**Written instruction 1**
Update the rows from the line containing "Show me where <item>nucleus</item> is." through the line containing "205H132V147L103 117H45L15 147V176H0V250L15" by replacing "nucleus" with "cell" and leaving everything else unchanged. Give only those lines.

— Start Passage shown —

Then, dearest brother, let us sleep no more, but awaken from slumber. Open the eye of the mind in the light of faith, to know, to love, to follow that truth which you shall know through the Blood of the humble and loving Lamb. You shall know that Blood in the knowledge of yourself, that the face of your soul may be washed therein. And it is ours, and none can take it from us unless we choose. Then be negligent no more; but like a vase, fill yourself with the Blood of Christ crucified. I say no more. Remain in the holy and sweet grace of God. Sweet Jesus, Jesus Love.

— End Passage shown —
— Start Data shown —

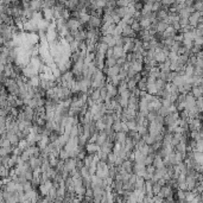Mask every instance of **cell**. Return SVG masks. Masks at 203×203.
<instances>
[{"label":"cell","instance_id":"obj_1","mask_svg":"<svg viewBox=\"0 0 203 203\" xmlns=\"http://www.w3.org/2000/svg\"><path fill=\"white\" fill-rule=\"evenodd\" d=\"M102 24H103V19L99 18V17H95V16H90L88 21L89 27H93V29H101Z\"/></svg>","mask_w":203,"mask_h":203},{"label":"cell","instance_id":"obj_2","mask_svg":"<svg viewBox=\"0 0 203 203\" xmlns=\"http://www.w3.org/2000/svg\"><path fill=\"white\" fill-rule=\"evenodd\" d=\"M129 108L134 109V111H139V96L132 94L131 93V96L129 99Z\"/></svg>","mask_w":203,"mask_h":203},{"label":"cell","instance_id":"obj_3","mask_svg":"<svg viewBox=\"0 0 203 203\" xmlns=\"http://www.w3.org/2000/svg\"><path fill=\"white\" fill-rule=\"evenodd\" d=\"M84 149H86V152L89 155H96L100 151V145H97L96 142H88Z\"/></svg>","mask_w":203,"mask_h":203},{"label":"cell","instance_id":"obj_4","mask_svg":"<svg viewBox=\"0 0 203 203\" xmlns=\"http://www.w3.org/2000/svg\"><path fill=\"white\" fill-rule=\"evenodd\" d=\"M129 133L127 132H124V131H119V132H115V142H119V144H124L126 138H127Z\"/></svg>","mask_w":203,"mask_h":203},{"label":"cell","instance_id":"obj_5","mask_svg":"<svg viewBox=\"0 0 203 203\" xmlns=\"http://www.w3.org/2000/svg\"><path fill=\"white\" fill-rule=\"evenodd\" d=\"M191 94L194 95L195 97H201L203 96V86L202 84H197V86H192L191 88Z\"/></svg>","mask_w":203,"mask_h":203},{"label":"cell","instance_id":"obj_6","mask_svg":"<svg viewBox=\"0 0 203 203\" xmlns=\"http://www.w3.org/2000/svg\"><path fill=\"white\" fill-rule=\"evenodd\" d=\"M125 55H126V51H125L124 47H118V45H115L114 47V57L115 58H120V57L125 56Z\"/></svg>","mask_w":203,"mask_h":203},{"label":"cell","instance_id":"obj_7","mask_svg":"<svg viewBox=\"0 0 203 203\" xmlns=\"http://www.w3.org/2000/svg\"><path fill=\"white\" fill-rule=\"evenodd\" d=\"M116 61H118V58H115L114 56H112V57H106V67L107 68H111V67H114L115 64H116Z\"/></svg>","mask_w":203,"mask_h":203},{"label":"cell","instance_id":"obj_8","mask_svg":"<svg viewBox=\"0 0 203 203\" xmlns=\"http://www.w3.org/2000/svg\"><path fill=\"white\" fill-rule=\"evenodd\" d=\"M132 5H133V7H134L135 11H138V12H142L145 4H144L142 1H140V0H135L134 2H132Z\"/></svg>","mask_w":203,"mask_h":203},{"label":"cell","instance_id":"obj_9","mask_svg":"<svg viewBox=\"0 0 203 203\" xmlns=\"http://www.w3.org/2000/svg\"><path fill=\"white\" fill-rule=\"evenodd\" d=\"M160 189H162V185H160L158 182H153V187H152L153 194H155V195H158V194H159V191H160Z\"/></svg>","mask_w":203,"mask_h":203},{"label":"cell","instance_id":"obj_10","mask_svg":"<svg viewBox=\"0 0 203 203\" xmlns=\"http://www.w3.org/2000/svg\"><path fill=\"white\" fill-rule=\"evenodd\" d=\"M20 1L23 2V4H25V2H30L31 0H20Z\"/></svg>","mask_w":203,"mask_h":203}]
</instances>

— End Data shown —
— Start Data shown —

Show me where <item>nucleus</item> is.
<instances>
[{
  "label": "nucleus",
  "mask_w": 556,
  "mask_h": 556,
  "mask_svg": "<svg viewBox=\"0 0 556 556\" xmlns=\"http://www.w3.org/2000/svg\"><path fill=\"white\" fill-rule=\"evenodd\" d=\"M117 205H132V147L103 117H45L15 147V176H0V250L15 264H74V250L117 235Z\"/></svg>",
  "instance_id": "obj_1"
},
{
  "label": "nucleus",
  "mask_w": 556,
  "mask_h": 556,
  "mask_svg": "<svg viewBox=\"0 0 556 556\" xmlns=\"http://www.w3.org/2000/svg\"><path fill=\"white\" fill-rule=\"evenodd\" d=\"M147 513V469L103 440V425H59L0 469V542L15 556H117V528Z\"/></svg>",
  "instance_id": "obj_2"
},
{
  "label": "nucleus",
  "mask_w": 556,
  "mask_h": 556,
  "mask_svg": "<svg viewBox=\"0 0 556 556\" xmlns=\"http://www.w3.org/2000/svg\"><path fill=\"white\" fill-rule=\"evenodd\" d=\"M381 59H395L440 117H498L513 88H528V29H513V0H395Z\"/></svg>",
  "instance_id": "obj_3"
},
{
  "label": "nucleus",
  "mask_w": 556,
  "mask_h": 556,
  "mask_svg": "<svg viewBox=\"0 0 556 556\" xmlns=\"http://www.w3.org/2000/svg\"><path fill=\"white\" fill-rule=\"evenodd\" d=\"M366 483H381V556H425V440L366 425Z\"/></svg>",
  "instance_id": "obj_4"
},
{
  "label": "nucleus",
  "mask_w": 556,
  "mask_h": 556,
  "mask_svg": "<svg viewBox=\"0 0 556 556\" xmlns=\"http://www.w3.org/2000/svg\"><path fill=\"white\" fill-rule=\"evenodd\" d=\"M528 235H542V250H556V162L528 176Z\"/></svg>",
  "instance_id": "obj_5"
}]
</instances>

— End Data shown —
— Start Data shown —

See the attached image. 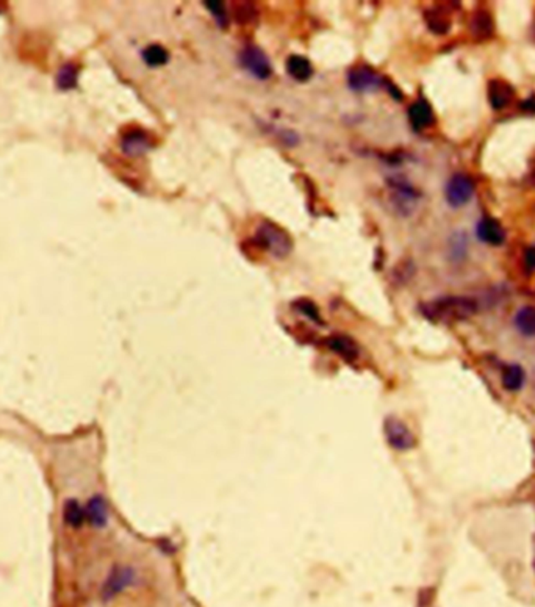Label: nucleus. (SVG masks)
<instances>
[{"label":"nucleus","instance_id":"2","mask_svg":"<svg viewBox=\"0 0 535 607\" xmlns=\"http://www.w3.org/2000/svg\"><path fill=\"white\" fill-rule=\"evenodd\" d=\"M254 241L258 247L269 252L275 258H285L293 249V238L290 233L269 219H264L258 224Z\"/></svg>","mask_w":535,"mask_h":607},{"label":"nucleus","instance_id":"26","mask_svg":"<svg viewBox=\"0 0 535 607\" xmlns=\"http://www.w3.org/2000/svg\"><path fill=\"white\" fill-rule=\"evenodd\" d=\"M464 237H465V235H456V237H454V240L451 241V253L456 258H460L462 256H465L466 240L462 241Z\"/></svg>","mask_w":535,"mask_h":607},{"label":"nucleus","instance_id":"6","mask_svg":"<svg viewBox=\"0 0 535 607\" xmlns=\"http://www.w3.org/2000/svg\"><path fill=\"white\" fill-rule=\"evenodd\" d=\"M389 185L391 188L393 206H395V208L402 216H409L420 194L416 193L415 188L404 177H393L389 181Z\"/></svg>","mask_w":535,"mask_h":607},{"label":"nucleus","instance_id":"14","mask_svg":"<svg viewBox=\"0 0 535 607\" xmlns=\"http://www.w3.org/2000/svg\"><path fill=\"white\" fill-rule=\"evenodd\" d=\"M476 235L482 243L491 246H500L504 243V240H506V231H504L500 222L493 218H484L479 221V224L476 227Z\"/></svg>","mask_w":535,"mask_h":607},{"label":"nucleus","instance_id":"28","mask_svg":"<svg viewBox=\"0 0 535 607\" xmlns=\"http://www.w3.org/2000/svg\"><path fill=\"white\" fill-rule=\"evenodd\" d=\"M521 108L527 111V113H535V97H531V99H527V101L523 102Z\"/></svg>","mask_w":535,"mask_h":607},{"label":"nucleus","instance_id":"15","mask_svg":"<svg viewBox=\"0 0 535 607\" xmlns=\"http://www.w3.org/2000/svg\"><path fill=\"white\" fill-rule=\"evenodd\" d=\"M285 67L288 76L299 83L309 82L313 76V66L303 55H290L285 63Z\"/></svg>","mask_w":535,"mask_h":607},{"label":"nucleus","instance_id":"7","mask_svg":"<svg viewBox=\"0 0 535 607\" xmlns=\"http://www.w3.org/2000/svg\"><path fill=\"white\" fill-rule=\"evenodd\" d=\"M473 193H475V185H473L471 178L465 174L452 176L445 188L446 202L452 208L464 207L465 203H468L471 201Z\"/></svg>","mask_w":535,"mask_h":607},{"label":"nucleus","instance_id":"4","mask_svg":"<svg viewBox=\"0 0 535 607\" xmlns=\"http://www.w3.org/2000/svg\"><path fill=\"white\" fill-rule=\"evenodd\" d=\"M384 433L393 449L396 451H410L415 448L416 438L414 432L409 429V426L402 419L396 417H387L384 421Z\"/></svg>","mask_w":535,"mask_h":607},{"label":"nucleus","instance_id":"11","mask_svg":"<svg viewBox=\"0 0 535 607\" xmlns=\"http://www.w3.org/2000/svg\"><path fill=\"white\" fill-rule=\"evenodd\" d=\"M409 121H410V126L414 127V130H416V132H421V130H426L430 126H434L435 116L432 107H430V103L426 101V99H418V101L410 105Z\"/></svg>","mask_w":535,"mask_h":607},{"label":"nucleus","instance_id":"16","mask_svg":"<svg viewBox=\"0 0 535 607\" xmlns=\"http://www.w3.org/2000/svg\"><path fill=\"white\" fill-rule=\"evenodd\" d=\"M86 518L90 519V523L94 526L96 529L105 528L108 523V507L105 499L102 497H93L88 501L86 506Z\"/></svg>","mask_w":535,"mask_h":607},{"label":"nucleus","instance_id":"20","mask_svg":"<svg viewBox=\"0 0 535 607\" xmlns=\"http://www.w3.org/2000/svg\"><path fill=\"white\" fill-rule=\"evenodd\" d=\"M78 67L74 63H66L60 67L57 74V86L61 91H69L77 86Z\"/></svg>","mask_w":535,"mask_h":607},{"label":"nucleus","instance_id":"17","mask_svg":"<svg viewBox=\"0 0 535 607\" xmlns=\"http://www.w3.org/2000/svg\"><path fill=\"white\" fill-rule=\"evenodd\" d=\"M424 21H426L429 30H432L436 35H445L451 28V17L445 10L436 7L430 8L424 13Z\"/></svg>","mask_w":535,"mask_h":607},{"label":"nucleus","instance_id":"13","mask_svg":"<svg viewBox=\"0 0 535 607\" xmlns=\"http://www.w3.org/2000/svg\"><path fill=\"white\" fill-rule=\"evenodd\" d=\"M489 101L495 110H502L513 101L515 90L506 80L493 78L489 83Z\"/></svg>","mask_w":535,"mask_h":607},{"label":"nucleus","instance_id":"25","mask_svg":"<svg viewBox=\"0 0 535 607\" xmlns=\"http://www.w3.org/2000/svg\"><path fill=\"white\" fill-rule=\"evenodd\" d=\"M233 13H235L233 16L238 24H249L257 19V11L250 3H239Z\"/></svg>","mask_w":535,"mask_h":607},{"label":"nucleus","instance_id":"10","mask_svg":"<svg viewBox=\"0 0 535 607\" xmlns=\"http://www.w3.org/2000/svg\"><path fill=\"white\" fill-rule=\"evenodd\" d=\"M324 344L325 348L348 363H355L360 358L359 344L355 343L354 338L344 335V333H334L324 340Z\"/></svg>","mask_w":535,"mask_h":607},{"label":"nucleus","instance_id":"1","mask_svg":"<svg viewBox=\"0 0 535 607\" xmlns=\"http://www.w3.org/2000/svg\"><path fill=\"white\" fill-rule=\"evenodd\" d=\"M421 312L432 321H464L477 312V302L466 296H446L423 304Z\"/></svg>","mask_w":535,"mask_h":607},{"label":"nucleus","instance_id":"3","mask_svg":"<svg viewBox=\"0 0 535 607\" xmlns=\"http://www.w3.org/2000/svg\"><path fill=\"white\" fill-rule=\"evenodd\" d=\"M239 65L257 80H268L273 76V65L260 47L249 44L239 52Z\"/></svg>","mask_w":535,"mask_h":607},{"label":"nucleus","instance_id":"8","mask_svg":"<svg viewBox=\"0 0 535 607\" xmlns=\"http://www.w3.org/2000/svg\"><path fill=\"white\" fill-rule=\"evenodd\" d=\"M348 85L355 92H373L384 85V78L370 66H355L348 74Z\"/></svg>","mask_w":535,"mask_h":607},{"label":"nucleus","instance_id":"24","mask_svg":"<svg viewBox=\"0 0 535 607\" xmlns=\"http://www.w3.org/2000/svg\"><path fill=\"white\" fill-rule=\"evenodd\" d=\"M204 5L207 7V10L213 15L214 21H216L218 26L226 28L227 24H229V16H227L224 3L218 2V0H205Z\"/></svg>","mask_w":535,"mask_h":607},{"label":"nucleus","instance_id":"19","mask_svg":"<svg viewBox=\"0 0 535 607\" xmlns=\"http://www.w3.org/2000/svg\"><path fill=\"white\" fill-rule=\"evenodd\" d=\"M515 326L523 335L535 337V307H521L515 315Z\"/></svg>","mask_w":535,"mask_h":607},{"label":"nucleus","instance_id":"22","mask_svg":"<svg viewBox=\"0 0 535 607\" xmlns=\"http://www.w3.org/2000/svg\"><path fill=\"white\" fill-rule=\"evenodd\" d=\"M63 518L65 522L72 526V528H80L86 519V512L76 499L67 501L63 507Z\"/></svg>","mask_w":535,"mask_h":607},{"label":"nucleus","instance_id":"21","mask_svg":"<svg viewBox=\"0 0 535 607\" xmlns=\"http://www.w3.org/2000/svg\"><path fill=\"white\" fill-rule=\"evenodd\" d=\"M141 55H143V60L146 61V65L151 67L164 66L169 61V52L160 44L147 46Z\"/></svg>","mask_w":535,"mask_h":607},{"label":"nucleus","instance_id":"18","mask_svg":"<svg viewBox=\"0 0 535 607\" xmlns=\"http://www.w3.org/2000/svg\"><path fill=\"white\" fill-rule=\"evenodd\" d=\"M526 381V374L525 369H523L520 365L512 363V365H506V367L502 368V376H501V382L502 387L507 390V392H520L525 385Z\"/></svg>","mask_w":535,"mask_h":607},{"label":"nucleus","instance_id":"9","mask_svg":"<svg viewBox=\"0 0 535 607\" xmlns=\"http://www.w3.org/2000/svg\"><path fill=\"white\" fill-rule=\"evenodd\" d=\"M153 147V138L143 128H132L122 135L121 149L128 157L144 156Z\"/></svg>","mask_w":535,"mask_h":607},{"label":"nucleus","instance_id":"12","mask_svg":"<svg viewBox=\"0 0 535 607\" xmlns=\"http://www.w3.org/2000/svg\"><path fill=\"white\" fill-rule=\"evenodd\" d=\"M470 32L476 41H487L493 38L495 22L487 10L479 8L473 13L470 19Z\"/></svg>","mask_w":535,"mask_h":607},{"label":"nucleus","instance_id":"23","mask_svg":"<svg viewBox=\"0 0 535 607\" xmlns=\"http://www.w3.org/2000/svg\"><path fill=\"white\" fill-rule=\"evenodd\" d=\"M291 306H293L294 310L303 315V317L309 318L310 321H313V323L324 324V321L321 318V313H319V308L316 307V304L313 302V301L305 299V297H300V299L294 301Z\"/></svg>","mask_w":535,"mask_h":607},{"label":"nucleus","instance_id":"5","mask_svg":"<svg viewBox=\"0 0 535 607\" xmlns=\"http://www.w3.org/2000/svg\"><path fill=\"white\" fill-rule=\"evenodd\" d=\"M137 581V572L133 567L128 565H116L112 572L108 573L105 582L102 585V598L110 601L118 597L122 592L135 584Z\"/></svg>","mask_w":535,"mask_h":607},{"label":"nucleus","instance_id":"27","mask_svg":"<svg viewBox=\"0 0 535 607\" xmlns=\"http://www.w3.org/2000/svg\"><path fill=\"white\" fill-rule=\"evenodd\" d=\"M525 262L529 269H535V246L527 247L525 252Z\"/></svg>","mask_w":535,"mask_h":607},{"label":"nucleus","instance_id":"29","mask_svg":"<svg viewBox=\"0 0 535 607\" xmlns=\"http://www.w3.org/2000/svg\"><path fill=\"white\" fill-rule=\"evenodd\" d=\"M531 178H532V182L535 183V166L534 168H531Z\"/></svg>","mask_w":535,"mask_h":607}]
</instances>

— End Data shown —

**Written instruction 2**
Echo the part of the passage about the Blood of Christ that opens with the words containing "Then, dearest brother, let" and closes with "Jesus, Jesus Love.", copying it word for word.

**Exercise answer 1**
Show me where <item>cell</item> is.
<instances>
[{
  "label": "cell",
  "mask_w": 556,
  "mask_h": 556,
  "mask_svg": "<svg viewBox=\"0 0 556 556\" xmlns=\"http://www.w3.org/2000/svg\"><path fill=\"white\" fill-rule=\"evenodd\" d=\"M117 205H132V147L103 117H45L15 147V176H0V250L15 264H74V250L117 235Z\"/></svg>",

**Exercise answer 2**
Then, dearest brother, let us sleep no more, but awaken from slumber. Open the eye of the mind in the light of faith, to know, to love, to follow that truth which you shall know through the Blood of the humble and loving Lamb. You shall know that Blood in the knowledge of yourself, that the face of your soul may be washed therein. And it is ours, and none can take it from us unless we choose. Then be negligent no more; but like a vase, fill yourself with the Blood of Christ crucified. I say no more. Remain in the holy and sweet grace of God. Sweet Jesus, Jesus Love.